En quoi consiste le traitement que vous proposez aux HUG?
Prof. A. G.: Comme les causes de l’obésité sont multiples, la prise en charge des patients doit être multidisciplinaire et personnalisée. Elle ne doit pas seulement être axée sur la perte pondérale, mais viser un changement de comportement sur le long terme. Les soignants ne sont pas là pour imposer, mais pour trouver, avec le patient, ce qui lui conviendra le mieux en fonction de ses besoins, de ses valeurs et de son expérience.
Quels en sont les axes principaux?
Prof. A. G.: Sur le plan diététique, nous travaillons avec le patient sur ce qu’il aime manger et ce qu’il pourrait supprimer sans que cela lui coûte trop sur le plan psychologique, le but étant qu’il modifie son alimentation sur le long terme. On s’intéresse aussi au contexte dans lequel il mange: prend-il le temps de s’asseoir à une table à heures régulières, ou mange-t-il debout à côté du réfrigérateur? On recherche aussi les grosses erreurs qu’il commet, comme les graisses cachées, les boissons sucrées, l’alcool.
En ce qui concerne l’activité physique, nous l’incitons à sortir de la sédentarité par des activités journalières, essentiellement la marche, mais aussi en ayant des activités physiques programmées, trois fois par semaine. Enfin, nous nous intéressons à l’aspect psychologique, lié au stress, aux émotions et à leur lien avec la nourriture. Pour pouvoir changer de comportement, il faut d’abord repérer ce qui déclenche l’envie de manger. Cela peut-être l’ennui, la tristesse, la solitude.
Les patients apprennent à développer des stratégies qui leur permettront de réagir autrement qu’en mangeant lorsqu’ils se sentent tristes ou seuls. Parallèlement, nous leur offrons la possibilité de suivre des cours d’estime de soi, de gestion de soi ou d’art thérapie.
On est donc bien loin des régimes miracles?
Prof. A. G.: On se fait du mal à croire qu’il existe des régimes miracles. Ces derniers font perdre du poids sur le court terme en induisant un déficit calorique, mais perdre du poids, et surtout maintenir la perte de poids, n’est possible qu’en modifiant ses habitudes durablement.
☆ ☆ ☆ ☆
_CONSIGNE 1_
Relevez les cours que l'entretien sur le traitement de l'obésité dit proposés aux patients.
_CONSIGNE 2_
Prolongez l'entretien sur le traitement de l'obésité à la suite de sa dernière réplique.

_DONNÉES EXTRAITES_
☆ ☆ ☆ ☆
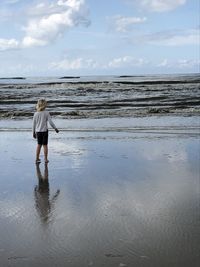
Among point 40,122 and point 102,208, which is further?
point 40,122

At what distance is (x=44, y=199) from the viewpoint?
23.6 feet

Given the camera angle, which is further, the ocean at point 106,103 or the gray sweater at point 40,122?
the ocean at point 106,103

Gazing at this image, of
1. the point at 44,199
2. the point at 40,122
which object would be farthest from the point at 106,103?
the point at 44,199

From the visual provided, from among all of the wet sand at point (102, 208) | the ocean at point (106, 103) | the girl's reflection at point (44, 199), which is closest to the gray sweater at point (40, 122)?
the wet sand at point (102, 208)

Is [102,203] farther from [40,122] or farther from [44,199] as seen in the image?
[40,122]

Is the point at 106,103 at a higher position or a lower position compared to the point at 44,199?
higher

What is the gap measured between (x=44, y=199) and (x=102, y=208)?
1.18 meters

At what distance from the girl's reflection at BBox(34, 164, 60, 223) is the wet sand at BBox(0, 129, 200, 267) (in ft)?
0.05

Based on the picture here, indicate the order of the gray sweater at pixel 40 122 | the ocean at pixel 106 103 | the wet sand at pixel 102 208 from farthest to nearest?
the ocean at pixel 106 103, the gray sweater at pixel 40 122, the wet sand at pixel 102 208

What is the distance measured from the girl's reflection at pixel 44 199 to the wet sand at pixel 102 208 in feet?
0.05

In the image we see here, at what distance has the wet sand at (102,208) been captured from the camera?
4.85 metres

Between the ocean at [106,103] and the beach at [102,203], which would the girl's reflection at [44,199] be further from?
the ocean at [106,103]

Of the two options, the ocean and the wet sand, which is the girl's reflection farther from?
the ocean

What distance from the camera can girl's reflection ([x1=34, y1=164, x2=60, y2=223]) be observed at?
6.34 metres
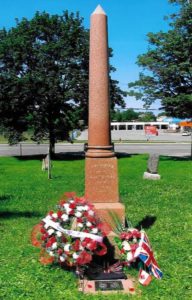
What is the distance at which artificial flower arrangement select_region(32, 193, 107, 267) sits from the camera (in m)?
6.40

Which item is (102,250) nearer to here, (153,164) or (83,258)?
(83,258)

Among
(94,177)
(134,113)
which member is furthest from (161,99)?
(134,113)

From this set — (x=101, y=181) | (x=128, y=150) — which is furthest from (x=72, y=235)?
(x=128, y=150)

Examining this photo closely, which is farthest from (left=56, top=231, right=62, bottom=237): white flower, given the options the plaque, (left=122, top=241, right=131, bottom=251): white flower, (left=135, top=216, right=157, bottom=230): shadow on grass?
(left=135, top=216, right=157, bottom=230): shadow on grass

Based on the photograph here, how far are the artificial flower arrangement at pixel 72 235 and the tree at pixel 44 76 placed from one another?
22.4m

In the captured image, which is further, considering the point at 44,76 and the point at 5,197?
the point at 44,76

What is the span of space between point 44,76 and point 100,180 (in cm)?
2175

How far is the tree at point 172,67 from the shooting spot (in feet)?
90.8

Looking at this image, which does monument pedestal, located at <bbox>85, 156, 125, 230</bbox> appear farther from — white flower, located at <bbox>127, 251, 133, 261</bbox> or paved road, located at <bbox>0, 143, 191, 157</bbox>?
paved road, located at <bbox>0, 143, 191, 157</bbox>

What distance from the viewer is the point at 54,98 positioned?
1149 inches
☆ ☆ ☆ ☆
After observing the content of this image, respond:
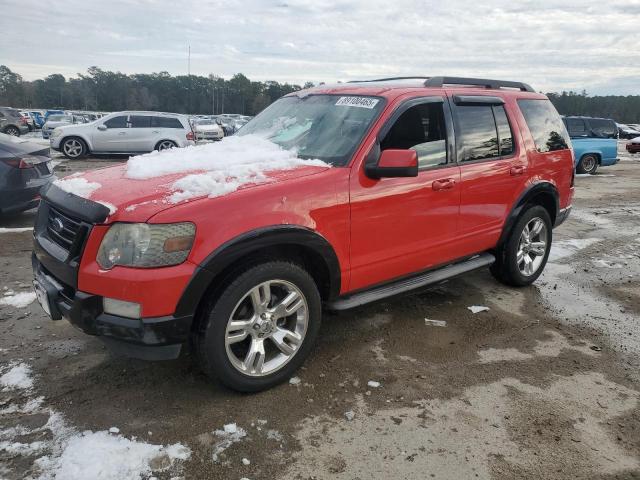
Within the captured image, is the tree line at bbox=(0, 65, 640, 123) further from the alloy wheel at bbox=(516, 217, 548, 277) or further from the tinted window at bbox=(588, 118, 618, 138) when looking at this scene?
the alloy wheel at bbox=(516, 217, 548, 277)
☆ ☆ ☆ ☆
_RÉPONSE 1_
l'estime de soi, la gestion de soi, l'art thérapie

_RÉPONSE 2_
Prévention de l’obésité: il reste beaucoup à faire
Le fait que l’obésité ait été considérée comme un symptôme, et non comme une maladie, a eu plusieurs incidences dans différents domaines. «S’il n’existe aujourd’hui que deux médicaments contre l’obésité, c’est parce que les firmes pharmaceutiques n’ont pas montré un immense intérêt pour le ‘symptôme’ de l’excès pondéral, puisque les assurances ne remboursent pas les médicaments ‘antiobésité’. Le Xénical® ne l’est que dans des situations particulières et seulement en Suisse et en Suède», explique le professeur Alain Golay.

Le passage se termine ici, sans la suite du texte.